I like the sentiment, but I believe that (unfortunately) it's not an effective strategy -- because there's no guarantee the US will get its act together if we go down that road. I think a better strategy is to fight this every step of the way, delaying the apparent inevitable until the effective state of affairs (where nobody can really enforce this mercantilistic cultural monopoly crap any longer) becomes the overwhelmingly obvious and undeniable truth in all respects, and the whole point becomes moot.


The Bitcoin community's already gearing up for this to be the end of Visa/MC if it passes. Once they're forced by fiat to shut down their largest clients and put in a squeeze between continuing service or getting sued by the RIAA, capital will go elsewhere. This could be sort of, to the American economy, what the Iran/Iraq war was to authoritarians in the middle east; great way to spend energy while the civilized free world passes you by on the highway.


No. Catastrophic failure does not somehow naturally lead to reform and success. Look at all the catastrophic failures out there that are not in the middle of dazzling recoveries.

In fact success is a rare and fragile confluence of many conditions that is hard to find.


They don't detect _copyright_, as far as I know. Videos are sometimes blocked or muted because a copyright-holder claims a violation, but this is a mass action based on the video or song itself, NOT on the copyright of the song. Because of this, you occasionally see videos that are posted by a legitimate user (for example, the band itself) that are deleted as part of a sweep, then restored later once it becomes clear that it's not supposed to have been deleted.


You mean YouTube has information on all of the photographs I've ever taken and who I've licensed them to? I don't recall making this information public, so I don't see how they could possibly detect copyright infringement of my content.

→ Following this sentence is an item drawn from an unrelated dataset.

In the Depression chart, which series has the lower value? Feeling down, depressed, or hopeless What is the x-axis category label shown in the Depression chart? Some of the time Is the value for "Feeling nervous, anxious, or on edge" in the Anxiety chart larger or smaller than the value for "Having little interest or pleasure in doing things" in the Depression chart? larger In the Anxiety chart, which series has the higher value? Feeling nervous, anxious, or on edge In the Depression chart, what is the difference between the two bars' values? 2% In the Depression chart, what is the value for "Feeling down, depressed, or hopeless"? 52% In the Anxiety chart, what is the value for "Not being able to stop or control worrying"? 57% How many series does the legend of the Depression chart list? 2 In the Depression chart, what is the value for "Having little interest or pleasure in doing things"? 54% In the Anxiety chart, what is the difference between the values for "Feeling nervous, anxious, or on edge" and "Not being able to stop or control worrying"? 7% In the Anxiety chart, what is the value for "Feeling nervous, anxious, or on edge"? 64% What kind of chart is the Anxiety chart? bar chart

The copyright infringement detection technology is opt-in. You disclose to YouTube the licensees.


Throw one of your images at tineye.com. It's a reverse image analysis tool; their algorithm is under wraps, but I'm sure a few people around here could speculate on how it works. It works nicely with cropped and scaled images, which is a hint =)


Infringement depends on permission. No third party can possibly know whether or not the use of a given work was authorized or not unless told by the copyright holder.

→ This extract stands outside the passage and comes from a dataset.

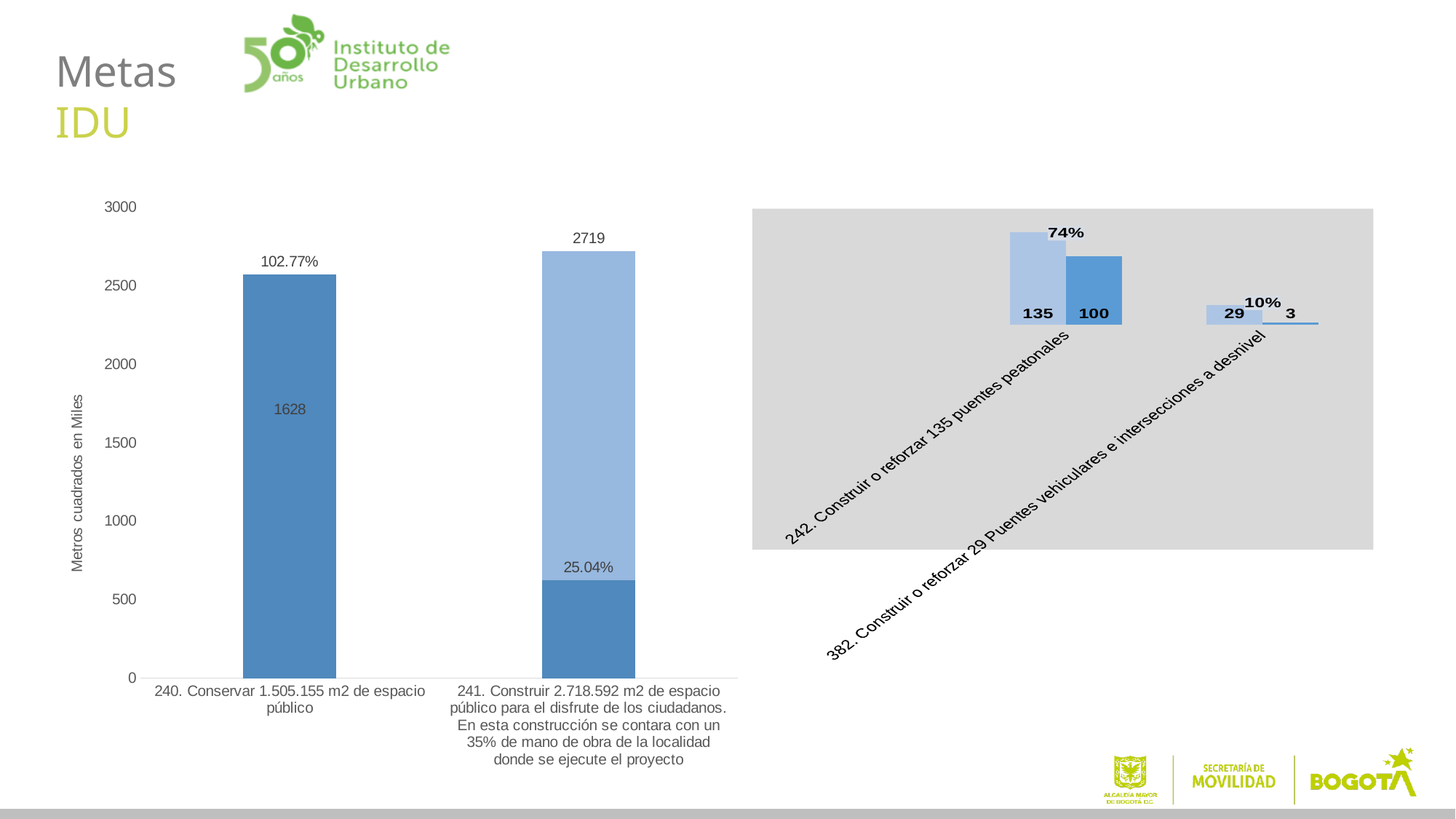
On the left chart, is the top of the bar for '241. Construir 2.718.592 m2 de espacio público' greater or less than 2500? greater On the left chart, what value label is shown at the top of the bar for '241. Construir 2.718.592 m2 de espacio público'? 2719 On the right chart, what are the two values labelled for '242. Construir o reforzar 135 puentes peatonales'? 135 and 100 On the left chart, how many categories are shown on the x axis? 2 What kind of chart is the left chart on the slide? bar chart On the right chart, what percentage label is shown for '382. Construir o reforzar 29 Puentes vehiculares e intersecciones a desnivel'? 10% On the right chart, what is the difference between the two values labelled for '382. Construir o reforzar 29 Puentes vehiculares e intersecciones a desnivel' (29 and 3)? 26 On the left chart, what is the y-axis title? Metros cuadrados en Miles On the left chart, what percentage label is shown on the bar for '241. Construir 2.718.592 m2 de espacio público'? 25.04% On the right chart, which category has the higher percentage label, '242. Construir o reforzar 135 puentes peatonales' or '382. Construir o reforzar 29 Puentes vehiculares e intersecciones a desnivel'? 242. Construir o reforzar 135 puentes peatonales On the left chart, what percentage label is shown above the bar for '240. Conservar 1.505.155 m2 de espacio público'? 102.77% On the left chart, what value label is printed inside the bar for '240. Conservar 1.505.155 m2 de espacio público'? 1628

Now, when told by the copyright holder that no use of some work is authorized, they can flag all copies of it that they are able to find and match it under the assumption that nothing is authorized. But you couldn't add anything if we assume that every user is lying about being authorized.

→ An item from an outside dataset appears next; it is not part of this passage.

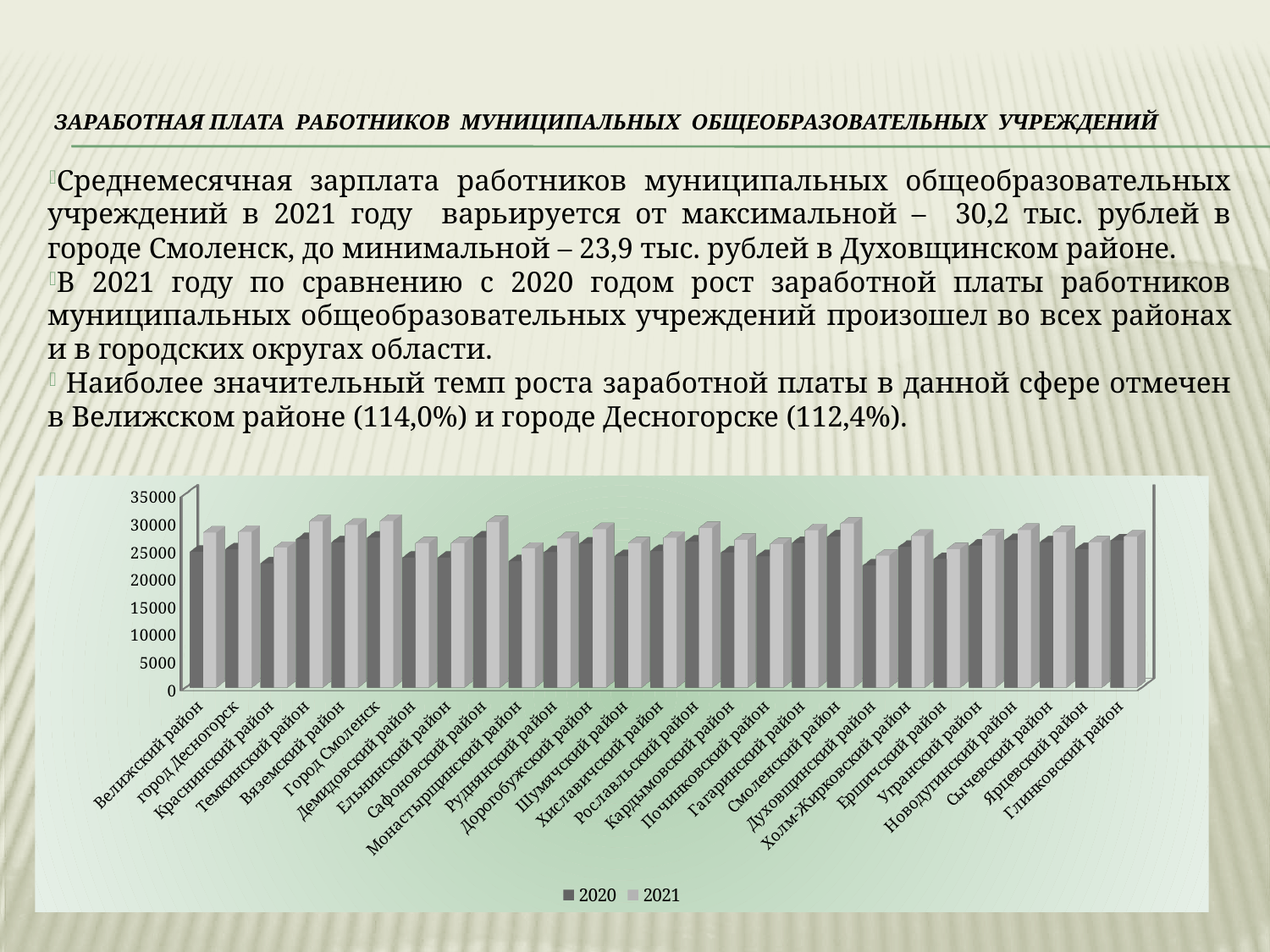
How many series does the chart legend list? 2 Is the 2021 value for Город Смоленск greater or less than 25000? greater What kind of chart is shown on the slide? bar chart For Город Смоленск, which is larger: the 2020 value or the 2021 value? 2021 Is the 2020 value for Темкинский район greater or less than 25000? greater What is the highest tick value shown on the vertical axis of the chart? 35000 Is the 2021 value for Велижский район greater or less than 20000? greater Which years are listed in the chart legend? 2020 and 2021 How many districts/cities are shown along the x axis of the chart? 27 For Велижский район, which is larger: the 2020 value or the 2021 value? 2021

Moreover, as was demonstrated in the Viacom case, even the copyright holders get it wrong. In particular, Viacom had uploaded copies of their own works and made them appear leaked. Yet these were uploaded by Viacom itself and, thereby, authorized. They even had to go back and have them put up after taking them down by mistake. And they had to remove them from their complaint after being told of their mistakes. Twice. After doing due diligence with expensive lawyers.


I think his point was that you can certainly detect an image in use on other sites but that does not matter because it may or may not be infringement. Nobody could possibly know if he licensed his work to be used by certain sites or not.


The comment you guys are responding to was in jest. I wrote the original post in this subthread. My point about Tineye was that it's obviously capable of picking up duplicates (which is the immediate question I was responding to) and equally incapable of determining which of those duplicates are licensed.


Yes, but that is different than spidering and blocking every site in the search results that hosts copyrighted content.


True. But it can be gotten around by flipping the video or adding a second soundtrack. Even if it detected that, people would find ways. There's no reason that one yahoo --pun intended-- posting pirated material should be able to screw the whole company. Too much power for the yahoo. Also, un-american, as far as I've been led to believe.

Anyway, what about remixes and magazine photos and quotations longer than a paragraph?